** WORK ORDER **
At the line containing "this 600×600 image.", begin retyping, and continue word for word until the records below run out.

** DATA TO USE **

· · · · ·

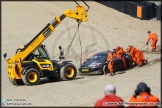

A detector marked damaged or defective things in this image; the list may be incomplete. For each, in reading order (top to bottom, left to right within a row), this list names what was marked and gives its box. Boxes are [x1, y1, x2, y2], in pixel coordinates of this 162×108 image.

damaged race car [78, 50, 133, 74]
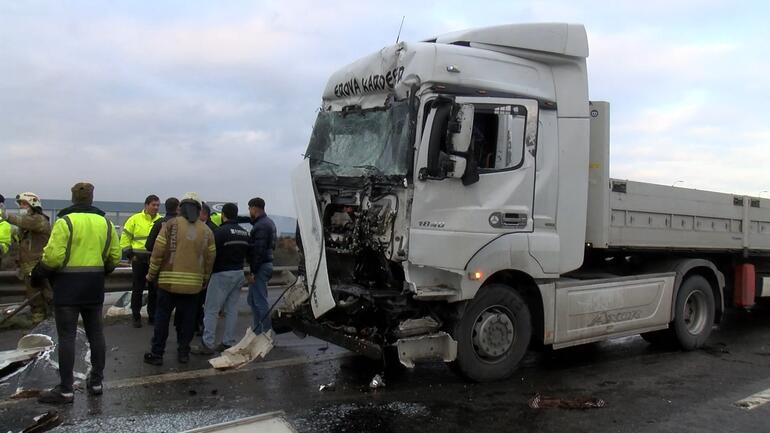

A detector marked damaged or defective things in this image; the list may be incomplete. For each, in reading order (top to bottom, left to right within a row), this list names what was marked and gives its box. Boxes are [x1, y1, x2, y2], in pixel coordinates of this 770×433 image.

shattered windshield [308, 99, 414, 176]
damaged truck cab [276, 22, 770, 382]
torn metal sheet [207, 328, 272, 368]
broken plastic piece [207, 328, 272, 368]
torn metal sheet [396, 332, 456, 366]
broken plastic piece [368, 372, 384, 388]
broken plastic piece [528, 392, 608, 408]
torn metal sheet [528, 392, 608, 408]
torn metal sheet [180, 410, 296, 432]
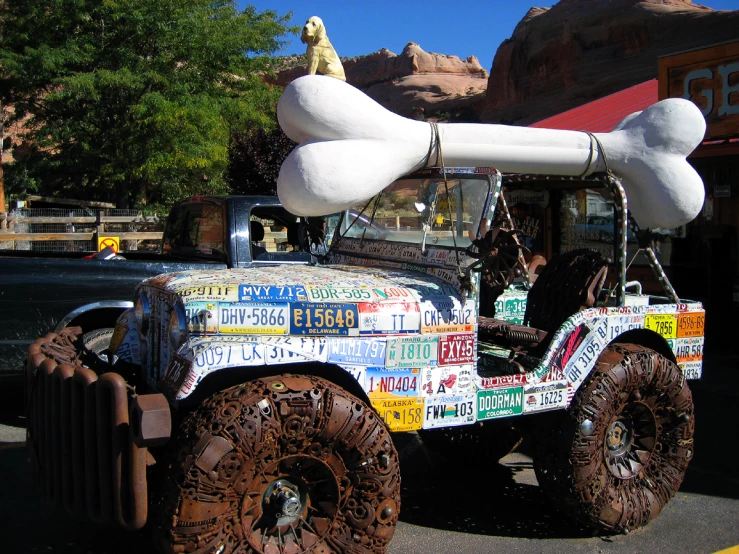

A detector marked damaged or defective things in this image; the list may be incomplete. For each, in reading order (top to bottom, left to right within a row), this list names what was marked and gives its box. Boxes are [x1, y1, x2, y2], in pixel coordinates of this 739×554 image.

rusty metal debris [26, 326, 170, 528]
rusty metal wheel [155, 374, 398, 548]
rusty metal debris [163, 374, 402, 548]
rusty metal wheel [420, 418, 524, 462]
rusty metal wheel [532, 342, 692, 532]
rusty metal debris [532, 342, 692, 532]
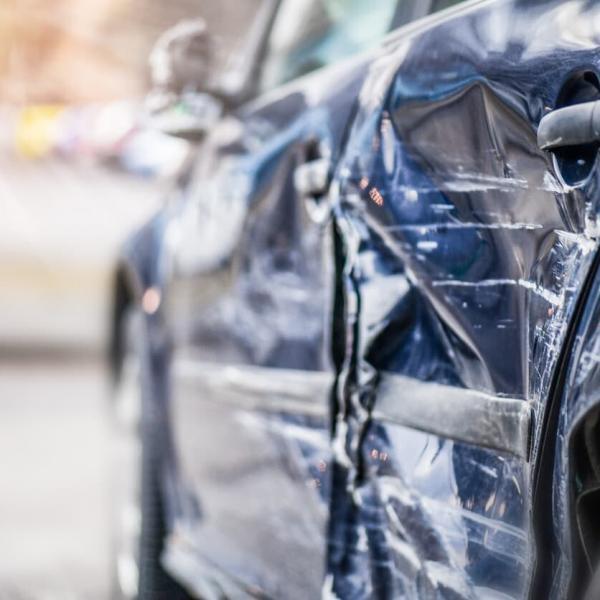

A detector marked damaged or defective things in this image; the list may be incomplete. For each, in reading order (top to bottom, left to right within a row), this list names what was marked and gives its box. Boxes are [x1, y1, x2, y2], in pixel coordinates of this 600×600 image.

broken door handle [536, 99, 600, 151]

· · · · ·

** EXPECTED ANSWER **
A detector marked damaged or defective things in this image; the list may be incomplete. For each, in reading order (top to bottom, left to right within a row), this list names what was marked and gives its box. Boxes are [x1, y1, x2, y2], in pixel coordinates of this 600×600 image.

broken door handle [536, 99, 600, 151]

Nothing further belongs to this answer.